Mental illness in some form affects almost 50 percent of the population and less than half of those folks will ever get treatment.  This includes those enslaved by addiction.  Jesus has arrived here from recently healing the woman who was bleeding and isolated for years as well as the 12 year old girl near death.  

In all of these cases what Jesus offers is freedom.  In his healing acts, Jesus is challenging those powers that stop them and any of us who wish to move away from fear. He is offering a freedom that says we as human beings were made in the image of God.   Jesus approaches this man whose illness may not be clear but his distress certainly is.  He has lost control of his own life and Jesus, in chasing away the demons, gives that back to him – so much so that the man wants to come with Jesus but not before the pig handlers and all the townsfolk they’ve gathered show up after hearing of how Jesus transferred the demons from the man into the pigs who then drowned in the lake and rather than celebrating the new found freedom of the man, they are afraid.  For them such freedom seems too dangerous to handle and they want the source of such freedom, Jesus, to disappear.  

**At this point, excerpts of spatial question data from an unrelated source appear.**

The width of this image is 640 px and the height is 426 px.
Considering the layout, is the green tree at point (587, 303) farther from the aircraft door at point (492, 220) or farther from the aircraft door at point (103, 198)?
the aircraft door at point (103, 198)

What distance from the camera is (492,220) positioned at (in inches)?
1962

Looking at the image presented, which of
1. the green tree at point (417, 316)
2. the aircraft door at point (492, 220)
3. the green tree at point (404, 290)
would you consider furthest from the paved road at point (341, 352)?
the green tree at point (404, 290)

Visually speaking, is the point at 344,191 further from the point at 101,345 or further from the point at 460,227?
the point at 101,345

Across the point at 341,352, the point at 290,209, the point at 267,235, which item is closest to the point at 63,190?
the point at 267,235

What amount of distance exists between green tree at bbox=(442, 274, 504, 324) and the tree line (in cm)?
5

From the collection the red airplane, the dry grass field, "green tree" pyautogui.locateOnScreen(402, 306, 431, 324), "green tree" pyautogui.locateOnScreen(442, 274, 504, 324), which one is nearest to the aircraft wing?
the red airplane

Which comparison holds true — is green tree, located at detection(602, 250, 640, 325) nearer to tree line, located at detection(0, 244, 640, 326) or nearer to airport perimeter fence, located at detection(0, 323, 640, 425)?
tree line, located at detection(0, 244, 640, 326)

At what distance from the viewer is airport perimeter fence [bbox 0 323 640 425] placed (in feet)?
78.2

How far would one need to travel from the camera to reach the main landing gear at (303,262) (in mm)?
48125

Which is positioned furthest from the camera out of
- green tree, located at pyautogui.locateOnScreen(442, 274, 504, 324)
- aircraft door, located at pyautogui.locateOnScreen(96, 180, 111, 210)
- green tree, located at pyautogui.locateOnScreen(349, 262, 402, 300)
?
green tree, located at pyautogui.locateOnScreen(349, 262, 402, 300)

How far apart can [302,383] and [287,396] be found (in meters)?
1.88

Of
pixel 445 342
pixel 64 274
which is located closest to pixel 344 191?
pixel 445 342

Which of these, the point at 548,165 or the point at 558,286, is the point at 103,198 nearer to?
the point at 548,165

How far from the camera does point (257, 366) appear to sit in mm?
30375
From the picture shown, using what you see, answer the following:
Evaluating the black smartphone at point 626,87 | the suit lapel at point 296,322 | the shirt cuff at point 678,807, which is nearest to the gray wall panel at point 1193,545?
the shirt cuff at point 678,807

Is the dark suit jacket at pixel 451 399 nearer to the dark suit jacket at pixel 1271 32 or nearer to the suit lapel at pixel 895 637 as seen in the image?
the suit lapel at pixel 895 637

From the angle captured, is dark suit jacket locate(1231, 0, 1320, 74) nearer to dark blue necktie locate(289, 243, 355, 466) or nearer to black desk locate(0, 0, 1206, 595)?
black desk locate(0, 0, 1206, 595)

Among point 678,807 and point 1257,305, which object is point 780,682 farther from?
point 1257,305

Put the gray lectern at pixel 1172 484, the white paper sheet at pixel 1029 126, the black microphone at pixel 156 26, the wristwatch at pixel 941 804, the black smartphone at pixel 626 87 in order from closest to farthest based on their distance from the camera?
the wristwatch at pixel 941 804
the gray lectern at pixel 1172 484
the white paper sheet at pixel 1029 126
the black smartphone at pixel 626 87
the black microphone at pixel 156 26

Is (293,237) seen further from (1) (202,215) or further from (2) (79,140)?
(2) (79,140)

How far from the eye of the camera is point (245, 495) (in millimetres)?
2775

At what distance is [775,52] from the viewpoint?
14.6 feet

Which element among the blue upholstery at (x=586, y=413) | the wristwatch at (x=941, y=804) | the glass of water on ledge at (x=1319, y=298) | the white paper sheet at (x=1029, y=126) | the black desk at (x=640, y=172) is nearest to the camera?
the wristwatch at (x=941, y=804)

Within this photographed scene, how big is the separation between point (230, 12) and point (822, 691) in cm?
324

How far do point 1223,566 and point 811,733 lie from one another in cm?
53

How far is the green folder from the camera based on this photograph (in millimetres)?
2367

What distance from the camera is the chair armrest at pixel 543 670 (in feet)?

What were they so afraid of?  Was it being close to such power?  Was it that they might have to change their whole way of thinking about mental illness – making the difference between seemingly sane and insane seem too flimsy and now the one who they had demonized was now like them.  Would that mean they could become like him?  If everyone has the potential to be free of demons then could we be afraid of losing some measure of control?  The social order has been upset for them.  This man is no longer an outsider but rather one of them. Think of those who are treated as others or outsiders – those who worship God differently, those who dress or act or speak or love differently, those from a different place – if they become insiders what does that make us?  

When Jesus explains the whole reason for all that he is and does, he says, “The Spirit of the Lord is on me, because he has anointed me to proclaim good news to the poor.  He has sent me to proclaim freedom for the prisoners and recovery of sight for the blind, to set the oppressed free.” (Luke 4:18, NIV) That then brings us, we who claim the name Christian and the identity of disciple, into the freedom business also.  Each of us has been set free like the man previously possessed.  And what does Jesus instruct him to do?  “Go back to your people and tell them what God has done for you.” 

We are to be proclaimers of freedom and that means we cannot just wish it for ourselves and our loved ones.  The way we do that is to be light bearers.  Barbara Brown Taylor describes fear as “a small cell with no air in it and no light.  It is suffocating inside and dark.  There is no room to turn around inside it.  You can only face in one direction, but it hardly matters since you cannot see anyhow.  There is no future in the dark…When you are locked up like that, tomorrow is as far away as the moon.”  Jesus offers a freedom that is light and life and room to breathe.  First we must take hold of that freedom from fear and then offer it with open hands and hearts to all of God’s children.  Amen.